SourceForge Headquarters 1320 Columbia Street Suite 310 San Diego, CA 92101 +1 (858) 422-6466

On Fri, 21 Mar 2003, ref...@li... wrote:

> Message: 6
> Date: Fri, 21 Mar 2003 12:30:11 -0500
> From: "Bruce D'Arcus" <bd...@fa...>
> To: ref...@li...
> Subject: [Refdb-users] character encoding stuff
>
> More setting up issues:
>
> I have a variety of characters that -- for whatever reason -- are not
> making it through the translation from Endnote to RIS.  The most common
> problem is that curly single and double quotes get replaced by ?.  So I
> have notes with ?quotes like this?.  I also have words like "don?t."
>
> Beyond figuring out how to fix this in a huge file (am not sure the
> regular expression code to use to find this in jEdit, because the ?
> character has a special meaning), will I need to worry about this in
> the future?  Ideally I'd like a clean database where I can move the
> data in and out without worrying about these encoding issues.  I
> understand MySQL supports Latin-1 encoding by default, so I assume
> there's no problem there.  Is that right?
>

In case you do not already know, be aware that microsoft software
(Word etc.) frequently uses non-latin1 characters like the
(in-)famous "smart quote", which infest web pages for instance.

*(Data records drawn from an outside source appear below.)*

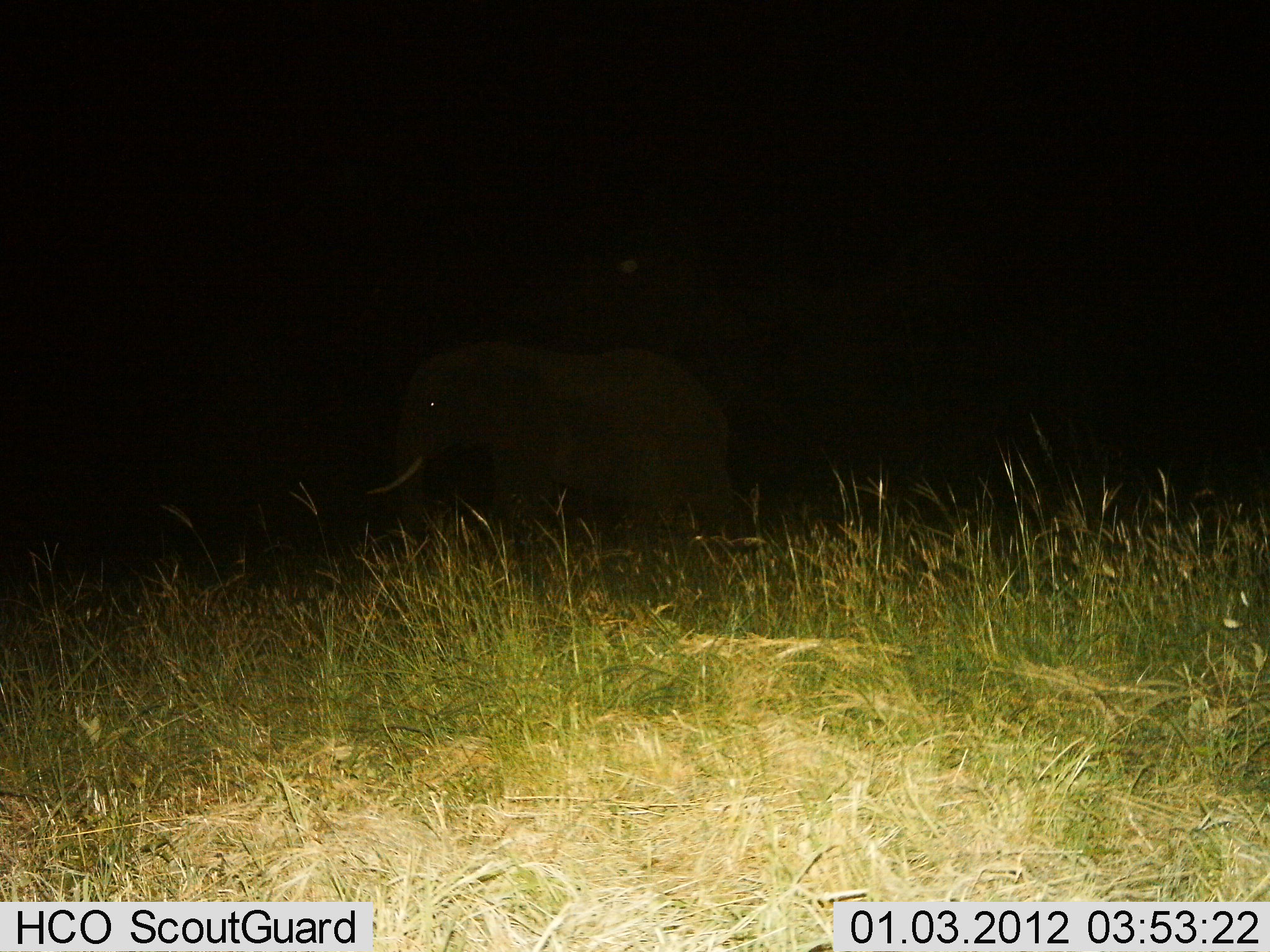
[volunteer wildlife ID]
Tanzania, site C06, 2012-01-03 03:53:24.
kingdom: Animalia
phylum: Chordata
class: Mammalia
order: Proboscidea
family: Elephantidae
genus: Loxodonta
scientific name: Loxodonta africana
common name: african bush elephant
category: elephant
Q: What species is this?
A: Elephant (african bush elephant) (Loxodonta africana).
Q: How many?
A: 1.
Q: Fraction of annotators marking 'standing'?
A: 79%.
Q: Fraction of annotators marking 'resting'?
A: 0%.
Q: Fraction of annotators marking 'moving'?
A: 21%.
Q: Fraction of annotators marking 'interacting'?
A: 0%.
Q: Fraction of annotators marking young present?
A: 0%.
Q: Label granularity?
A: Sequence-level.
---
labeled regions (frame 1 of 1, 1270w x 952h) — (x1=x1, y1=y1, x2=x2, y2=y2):
animal: (x1=359, y1=331, x2=764, y2=572)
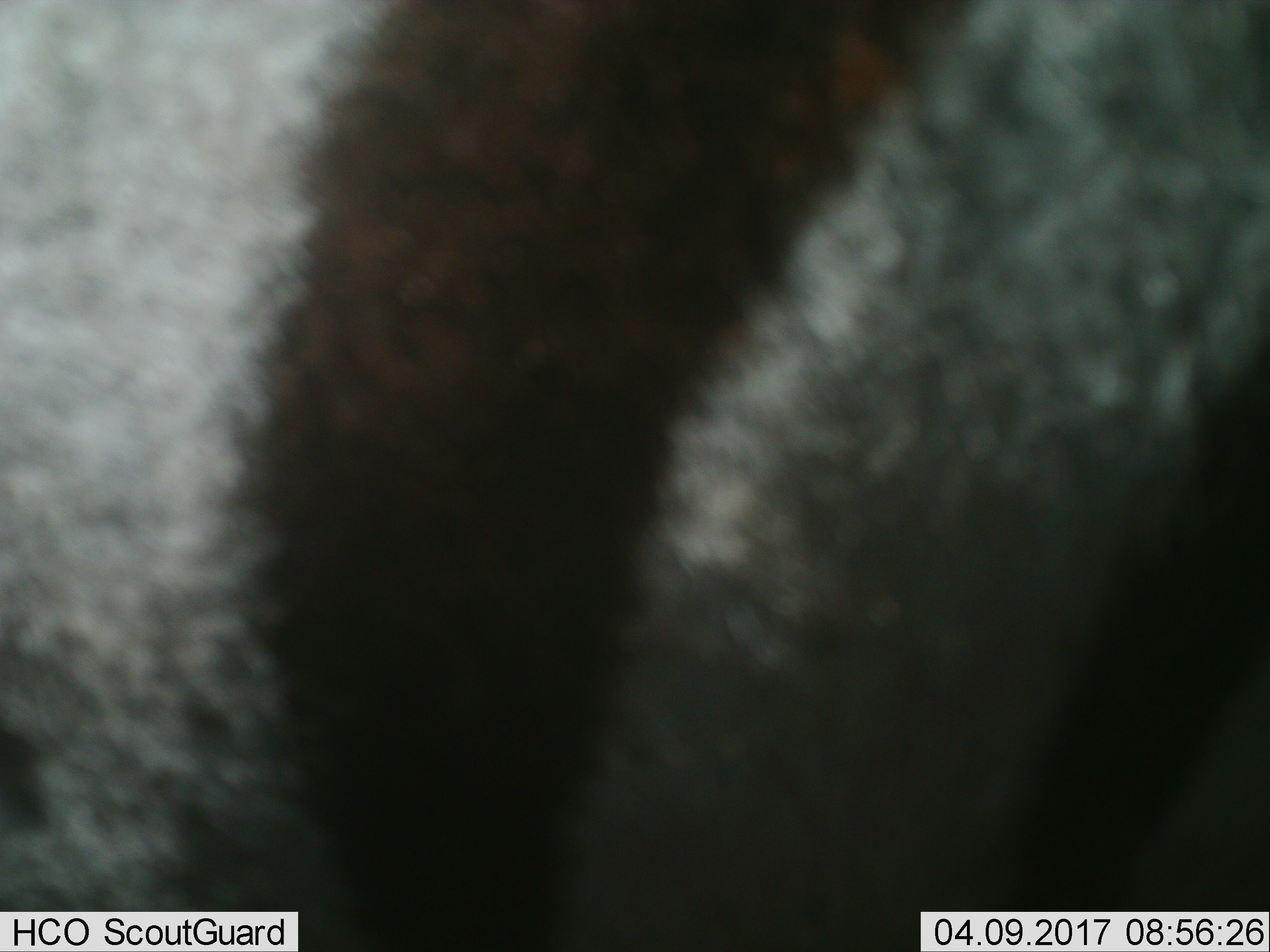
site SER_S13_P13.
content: unidentified animal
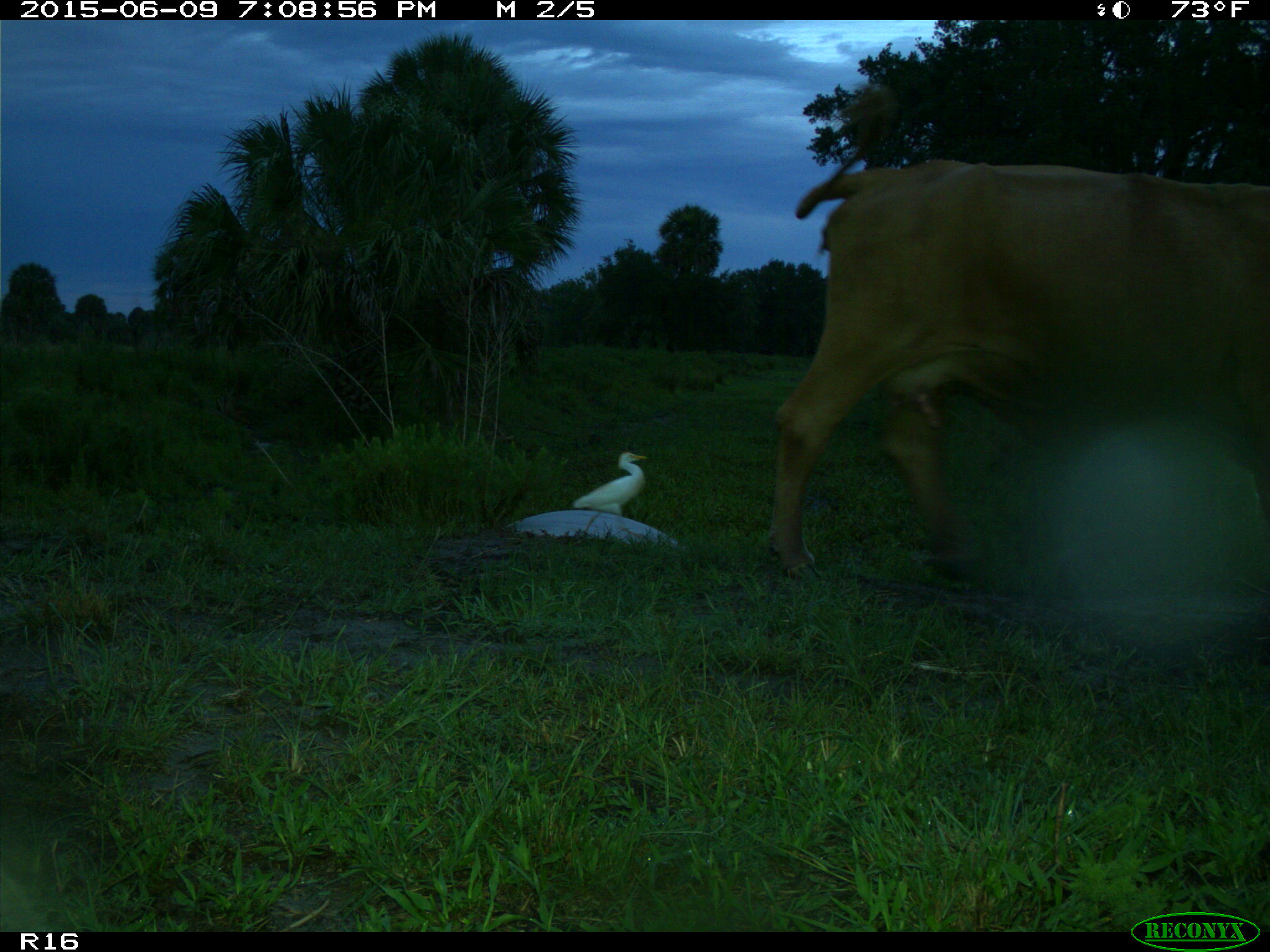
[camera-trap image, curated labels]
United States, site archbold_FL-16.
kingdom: Animalia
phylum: Chordata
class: Mammalia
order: Artiodactyla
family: Bovidae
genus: Bos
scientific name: Bos taurus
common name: domestic cow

Extract from: <http://www.fourmilab.ch/webtools/demoroniser/>

  You see, "state of the art" Microsoft Office applications sport a
  nifty feature called "smart quotes." (Rule of thumb--every time
  Microsoft use the word "smart," be on the lookout for something
  dumb). This feature is on by default in both Word and PowerPoint, and
  can be disabled only by finding the little box buried among the dozens
  of bewildering option panels these products contain. If enabled, and
  you type the string,

      "Halt," he cried, "this is the police!"

  "smart quotes" transforms the ASCII quote characters automatically
  into the incompatible Microsoft opening and closing quotes.